In recent decades, nanotechnology has attracted great interest across a wide range of fields. The application of nanotechnology demands the integration of knowledge from chemistry, physics, biology, engineering, and material science [1,2]. Agriculture is one of the most important economic sectors for food security worldwide; within this sector, plant diseases pose a significant threat to plant production and sustainability. Nanotechnology may lessen the environmental risks caused by chemical pesticides and fertilizers, and it has been found that nano-pesticides/fertilizers are more effective at low doses [3,4,5,6]. The use of hazardous chemical pesticides has severe effects on soil microbes and animal health. The field of bionanotechnology has been able to introduce sufficient, eco-friendly, alternative antifungal agents in the agriculture sector [6].

Botrytis cinerea is a causal agent of gray mold disease that decreases the productivity of cucumbers and tomatoes grown in greenhouses by affecting the fruits, stems, and leaves [7]. Sclerotinia sclerotiorum causes white mold, which is a common disease in cucumbers and beans grown in all production regions. Both diseases lead to a serious loss in yield of up to 100% when the optimum weather conditions for pathogens are met [8]. It has been reported that S. sclerotiorum, which infects about 600 plant species [9], can stay in the soil in the form of sclerotia for approximately 10 years [10]. The use of fungicides and conventional practices represent the most common strategies. Fungicides are widely used to minimize loss in crop production. However, over the last 15 years, agrochemical scrutiny has attracted great interest; therefore, numerous fungicides have been banned [11,12].

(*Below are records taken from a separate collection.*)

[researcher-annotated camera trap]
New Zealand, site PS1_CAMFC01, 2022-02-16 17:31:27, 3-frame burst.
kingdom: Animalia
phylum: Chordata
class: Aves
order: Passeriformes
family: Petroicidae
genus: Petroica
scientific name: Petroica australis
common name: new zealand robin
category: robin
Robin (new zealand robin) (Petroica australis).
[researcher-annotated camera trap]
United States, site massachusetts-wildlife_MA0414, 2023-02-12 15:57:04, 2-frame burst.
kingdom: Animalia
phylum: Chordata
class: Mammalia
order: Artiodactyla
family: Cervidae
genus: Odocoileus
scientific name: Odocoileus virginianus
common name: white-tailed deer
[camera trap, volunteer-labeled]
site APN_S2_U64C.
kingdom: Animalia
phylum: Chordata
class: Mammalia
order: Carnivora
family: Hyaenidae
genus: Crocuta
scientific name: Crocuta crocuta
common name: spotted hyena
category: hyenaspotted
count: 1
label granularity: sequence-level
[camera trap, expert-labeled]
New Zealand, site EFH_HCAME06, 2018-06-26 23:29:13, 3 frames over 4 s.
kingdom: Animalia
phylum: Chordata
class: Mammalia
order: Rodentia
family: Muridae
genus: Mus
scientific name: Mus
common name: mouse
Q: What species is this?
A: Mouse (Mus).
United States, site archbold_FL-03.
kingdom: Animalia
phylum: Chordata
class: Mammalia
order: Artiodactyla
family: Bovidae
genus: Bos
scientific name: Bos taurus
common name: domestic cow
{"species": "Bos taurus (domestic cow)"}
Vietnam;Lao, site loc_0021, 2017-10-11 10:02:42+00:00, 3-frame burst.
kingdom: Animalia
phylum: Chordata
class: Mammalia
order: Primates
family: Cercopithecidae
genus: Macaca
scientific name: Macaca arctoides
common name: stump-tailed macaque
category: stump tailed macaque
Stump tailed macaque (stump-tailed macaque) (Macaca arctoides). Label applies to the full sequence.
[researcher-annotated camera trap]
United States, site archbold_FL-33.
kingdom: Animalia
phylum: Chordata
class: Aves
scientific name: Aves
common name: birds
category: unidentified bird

It is preferable to considerably decrease the amount of fungicides used so that cost is minimized and, at the same time, the resistance of pathogens to the fungicides can be reduced. NPs exhibit high specific area, so the use of NPs may minimize the required amounts of antifungal agents [3]. Bulk, micro, and nanoscale sulfur have a wide range of applications in various industrial facets, including sulfuric acid production, fertilizers, and antimicrobial agents [13]. Sulfur can be used in agriculture as a fungicide against many fungal diseases that affect grapes, apples, strawberries, vegetables, and other cultivated plants. It is considered a highly efficient fungicide in agriculture [14].

Copper, as a promising metal with antimicrobial activity, can also be used as a fungicide. Some studies have investigated the biogenic synthesis of Cu-NPs [15,16]. Copper and its salts have been widely utilized as potential antimicrobial agents [17] in agriculture as pesticides, fungicides, herbicides, and algaecides [18,19,20,21]. Nanotechnology improves the antimicrobial activity of sulfur and copper by manipulating them into nanoparticles [3].

This study aimed to utilize nanoparticles as eco-friendly, cost-effective, and adequate fungicides against B. cinerea and S. sclerotiorum on cucumbers. In this respect, the antifungal activity of green-synthesized S-NPs and Cu-NPs against these fungi was evaluated in vitro and in vivo in comparison with the common fungicide Topsin-M 70 WP and micro sulfur in addition to copper salt (CuSO4). The cytotoxicity of the prepared NPs was also evaluated to confirm their applicability as safe and sustainable fungicides for fungal disease control.

2. Experimental

2.1. Materials

Copper (II) sulfate pentahydrate (CuSO4.5H2O), polyvinylpyrrolidone (PVP), ascorbic acid, oxalic acid, sodium thiosulfate pentahydrate (Na2S2O3·5H2O), and potato dextrose agar (PDA) medium were purchased from Sigma-Aldrich and used without further purification.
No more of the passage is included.